If you still run out of space in the TOC even when you specify both of these options, specify -mminimal-toc instead. This option causes GCC to make only one TOC entry for every file. When you specify this option, GCC will produce code that is slower and larger but which uses extremely little TOC space. You may wish to use this option only on files that contain less frequently executed code.

Enable 64-bit AIX ABI and calling convention: 64-bit pointers, 64-bit long type, and the infrastructure needed to support them. Specifying -maix64 implies -mpowerpc64 and -mpowerpc, while -maix32 disables the 64-bit ABI and implies -mno-powerpc64. GCC defaults to -maix32.
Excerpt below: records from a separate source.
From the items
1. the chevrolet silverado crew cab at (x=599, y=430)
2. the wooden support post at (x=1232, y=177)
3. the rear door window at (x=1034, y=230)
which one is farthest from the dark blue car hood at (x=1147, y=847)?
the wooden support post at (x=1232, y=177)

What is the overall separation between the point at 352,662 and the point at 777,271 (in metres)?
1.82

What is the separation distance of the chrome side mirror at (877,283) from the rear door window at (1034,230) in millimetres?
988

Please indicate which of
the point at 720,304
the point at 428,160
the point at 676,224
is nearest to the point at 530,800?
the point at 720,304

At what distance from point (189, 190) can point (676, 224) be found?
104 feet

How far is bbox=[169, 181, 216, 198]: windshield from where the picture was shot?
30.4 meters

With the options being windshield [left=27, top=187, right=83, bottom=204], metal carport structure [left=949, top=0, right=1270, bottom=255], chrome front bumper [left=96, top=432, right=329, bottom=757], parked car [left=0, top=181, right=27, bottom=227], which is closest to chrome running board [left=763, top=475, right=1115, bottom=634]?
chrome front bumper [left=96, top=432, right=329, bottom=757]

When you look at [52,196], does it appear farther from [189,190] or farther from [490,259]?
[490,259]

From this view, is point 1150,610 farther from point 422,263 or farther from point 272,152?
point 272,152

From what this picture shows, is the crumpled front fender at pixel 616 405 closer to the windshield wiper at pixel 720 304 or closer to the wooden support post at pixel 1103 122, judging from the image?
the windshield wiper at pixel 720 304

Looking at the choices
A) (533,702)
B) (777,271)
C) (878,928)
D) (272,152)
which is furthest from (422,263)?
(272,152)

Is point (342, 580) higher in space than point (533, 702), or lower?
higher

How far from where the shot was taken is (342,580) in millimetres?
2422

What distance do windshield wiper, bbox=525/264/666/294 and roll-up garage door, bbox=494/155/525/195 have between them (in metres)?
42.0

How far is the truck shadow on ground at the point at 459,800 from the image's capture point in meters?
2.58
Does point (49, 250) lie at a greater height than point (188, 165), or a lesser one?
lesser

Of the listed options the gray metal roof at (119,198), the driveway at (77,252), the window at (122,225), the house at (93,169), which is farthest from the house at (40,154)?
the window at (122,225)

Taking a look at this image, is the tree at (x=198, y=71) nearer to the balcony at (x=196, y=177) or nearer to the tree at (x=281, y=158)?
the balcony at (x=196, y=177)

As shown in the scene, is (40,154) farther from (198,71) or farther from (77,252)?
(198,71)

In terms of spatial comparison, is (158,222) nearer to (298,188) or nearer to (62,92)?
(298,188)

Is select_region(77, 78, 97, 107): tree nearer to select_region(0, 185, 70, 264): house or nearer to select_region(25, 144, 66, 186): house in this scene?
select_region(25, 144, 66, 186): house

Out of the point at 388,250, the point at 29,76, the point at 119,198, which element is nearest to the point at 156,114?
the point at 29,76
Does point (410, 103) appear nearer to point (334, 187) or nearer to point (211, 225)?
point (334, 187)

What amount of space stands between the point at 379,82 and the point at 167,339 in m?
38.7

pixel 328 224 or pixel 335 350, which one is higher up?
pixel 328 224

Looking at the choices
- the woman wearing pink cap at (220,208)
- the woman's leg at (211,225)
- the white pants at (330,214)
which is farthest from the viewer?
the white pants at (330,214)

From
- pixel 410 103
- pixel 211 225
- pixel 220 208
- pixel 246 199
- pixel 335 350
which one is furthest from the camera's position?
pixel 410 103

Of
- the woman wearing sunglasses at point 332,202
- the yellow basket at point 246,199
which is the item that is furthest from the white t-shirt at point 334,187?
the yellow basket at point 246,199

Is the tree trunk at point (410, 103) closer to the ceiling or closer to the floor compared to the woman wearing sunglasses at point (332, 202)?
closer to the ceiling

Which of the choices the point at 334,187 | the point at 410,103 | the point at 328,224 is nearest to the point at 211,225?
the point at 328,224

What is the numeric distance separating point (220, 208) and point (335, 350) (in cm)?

On AIX, pass floating-point arguments to prototyped functions beyond the register save area (RSA) on the stack in addition to argument FPRs. The AIX calling convention was extended but not initially documented to handle an obscure K&R C case of calling a function that takes the address of its arguments with fewer arguments than declared. AIX XL compilers access floating point arguments which do not fit in the RSA from the stack when a subroutine is compiled without optimization. Because always storing floating-point arguments on the stack is inefficient and rarely needed, this option is not enabled by default and only is necessary when calling subroutines compiled by AIX XL compilers without optimization.

Support IBM RS/6000 SP Parallel Environment (PE). Link an application written to use message passing with special startup code to enable the application to run. The system must have PE installed in the standard location (/usr/lpp/ppe.poe/), or the specs file must be overridden with the -specs= option to specify the appropriate directory location. The Parallel Environment does not support threads, so the -mpe option and the -pthread option are incompatible.

On AIX and 64-bit PowerPC Linux, the option -malign-natural overrides the ABI-defined alignment of larger types, such as floating-point doubles, on their natural size-based boundary. The option -malign-power instructs GCC to follow the ABI-specified alignment rules. GCC defaults to the standard alignment defined in the ABI.

Generate code that does not use (uses) the floating-point register set. Software floating point emulation is provided if you use the -msoft-float option, and pass the option to GCC when linking.

Generate code that uses (does not use) the load multiple word instructions and the store multiple word instructions. These instructions are generated by default on POWER systems, and not generated on PowerPC systems. Do not use -mmultiple on little endian PowerPC systems, since those instructions do not work when the processor is in little endian mode. The exceptions are PPC740 and PPC750 which permit the instructions usage in little endian mode.

Generate code that uses (does not use) the load string instructions and the store string word instructions to save multiple registers and do small block moves. These instructions are generated by default on POWER systems, and not generated on PowerPC systems. Do not use -mstring on little endian PowerPC systems, since those instructions do not work when the processor is in little endian mode. The exceptions are PPC740 and PPC750 which permit the instructions usage in little endian mode.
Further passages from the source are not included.